Il est plus inhospitalier encore que celui de la veille, l’âpre désert de cette fois ; le sol y est mauvais, n’inspire plus de confiance ; des pierres sournoises et coupantes font trébucher nos bêtes. Et la lune, hélas ! n’est pas près de se lever. Parmi les étoiles lointaines, Vénus seule, très brillante et argentine, nous verse un peu de lumière.

Après deux heures et demie de marche, autre oasis, beaucoup plus grande, plus touffue que celle d’hier. Nous la longeons sans y pénétrer, mais une fraîcheur exquise nous vient, dans le voisinage de tous ces palmiers sous lesquels on entend courir des ruisseaux.

Onze heures. Enfin, derrière la montagne là-bas, — toujours cette même montagne dont chaque heure nous rapproche et qui est le rebord, l’immense falaise de l’Iran, — derrière la montagne, une clarté annonce l’entrée en scène de la lune, amie des caravanes. Elle se lève, pure et belle, jetant la lumière à flots, et nous révélant des vapeurs que nous n’avions pas vues. Non plus de ces voiles de sable et de poussière, comme les jours précédens, mais de vraies et précieuses vapeurs d’eau qui, sur toute l’oasis, sont posées au ras du sol, comme pour couver la vie des hommes et des plantes, en cette petite zone privilégiée, quand tout est sécheresse et désolation aux abords ; elles ont des formes très nettes, et on dirait des nuages échoués, qui seraient tangibles ; leurs contours s’éclairent du même or pâle que les flocons aériens en suspens là-haut près de la lune ; et les tiges des dattiers émergent au-dessus, avec toutes leurs palmes arrangées en bouquets noirs. Ce n’est plus un paysage terrestre, car le sol a disparu ; non, c’est quelque jardin de la fée Morgane, qui a poussé sur un coin du ciel...

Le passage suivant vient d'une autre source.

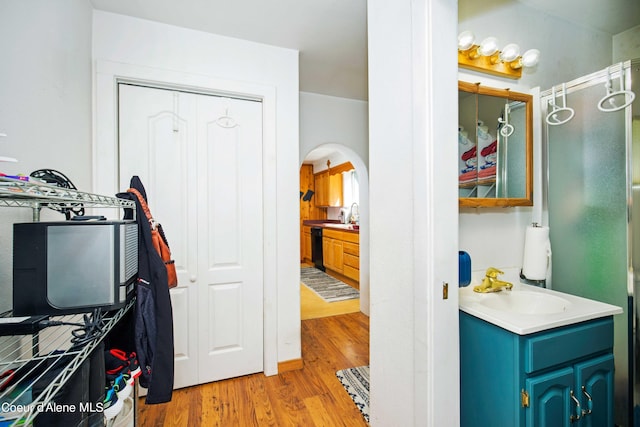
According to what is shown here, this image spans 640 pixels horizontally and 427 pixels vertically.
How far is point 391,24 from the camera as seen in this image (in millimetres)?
1328

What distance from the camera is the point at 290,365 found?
2262mm

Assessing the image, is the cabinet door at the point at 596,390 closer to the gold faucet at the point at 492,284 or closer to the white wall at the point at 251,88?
the gold faucet at the point at 492,284

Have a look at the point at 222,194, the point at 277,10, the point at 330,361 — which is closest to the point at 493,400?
the point at 330,361

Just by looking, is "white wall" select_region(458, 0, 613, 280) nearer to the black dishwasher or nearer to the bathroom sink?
the bathroom sink

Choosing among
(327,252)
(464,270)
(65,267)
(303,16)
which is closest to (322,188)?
(327,252)

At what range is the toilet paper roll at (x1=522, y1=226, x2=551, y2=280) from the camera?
1612 millimetres

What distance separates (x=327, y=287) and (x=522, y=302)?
3452 millimetres

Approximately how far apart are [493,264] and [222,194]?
6.36 ft

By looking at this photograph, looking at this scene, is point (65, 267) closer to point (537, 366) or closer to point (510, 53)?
point (537, 366)

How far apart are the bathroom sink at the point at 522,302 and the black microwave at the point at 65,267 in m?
1.65

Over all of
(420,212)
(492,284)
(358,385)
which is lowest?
(358,385)

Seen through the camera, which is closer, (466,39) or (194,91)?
(466,39)

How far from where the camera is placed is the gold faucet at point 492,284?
1.51m

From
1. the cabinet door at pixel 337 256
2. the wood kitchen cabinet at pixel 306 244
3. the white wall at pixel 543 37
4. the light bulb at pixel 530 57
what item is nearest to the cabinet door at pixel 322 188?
the wood kitchen cabinet at pixel 306 244
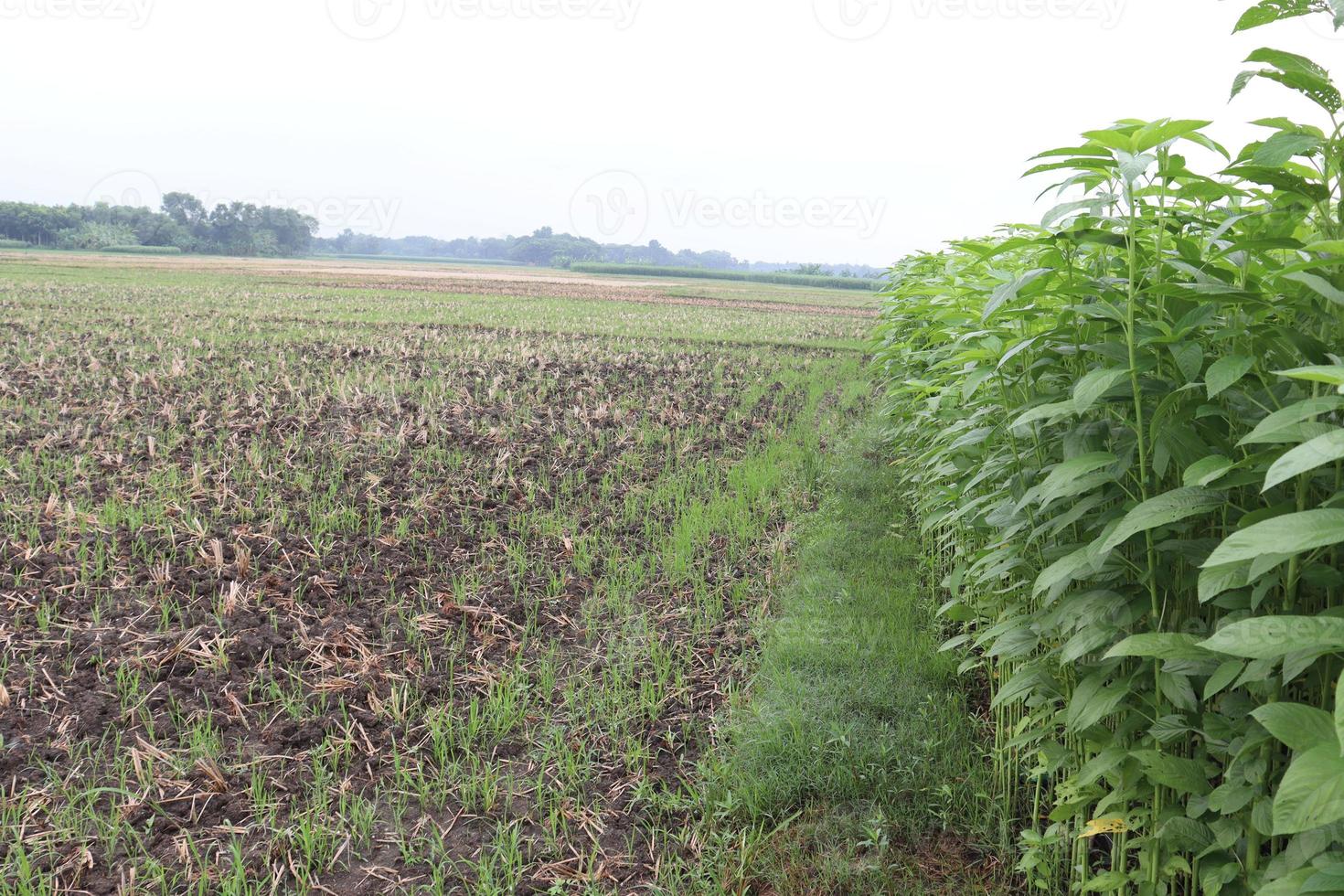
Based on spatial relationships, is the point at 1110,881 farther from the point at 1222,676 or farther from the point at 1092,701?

Sans y rentrer, nous frôlons Boradjoune, le grand village de l’oasis, dont les maisons blanches sont là, parmi les brumes nacrées et les palmiers sombres. Alors deux voyageurs persans, qui avaient demandé de cheminer avec nous, m’annoncent qu’ils s’arrêtent ici, prennent congé et s’éclipsent. Et mes trois cavaliers, qui s’étaient présentés avec de si beaux saints, où donc sont-ils ? Qui les a vus ? — Personne. Ils ont filé avant la lune levée, pour qu’on ne s’en aperçoive pas. Voici donc ma caravane réduite au plus juste : mon tcharvadar, mes quatre muletiers, mes deux domestiques persans loués à Bouchir, mon fidèle serviteur français et moi-même. J’ai bien une lettre de réquisition pour le chef de Boradjoune, me donnant le droit d’exiger de lui trois autres cavaliers ; mais il doit être couché, car il est onze heures passées et tout le pays semble dormir ; que de temps nous perdrions, pour recruter de fuyans personnages qui, au premier tournant du désert, nous lâcheraient encore ! A la grâce de Dieu, continuons seuls, puisque la pleine l’une nous protège.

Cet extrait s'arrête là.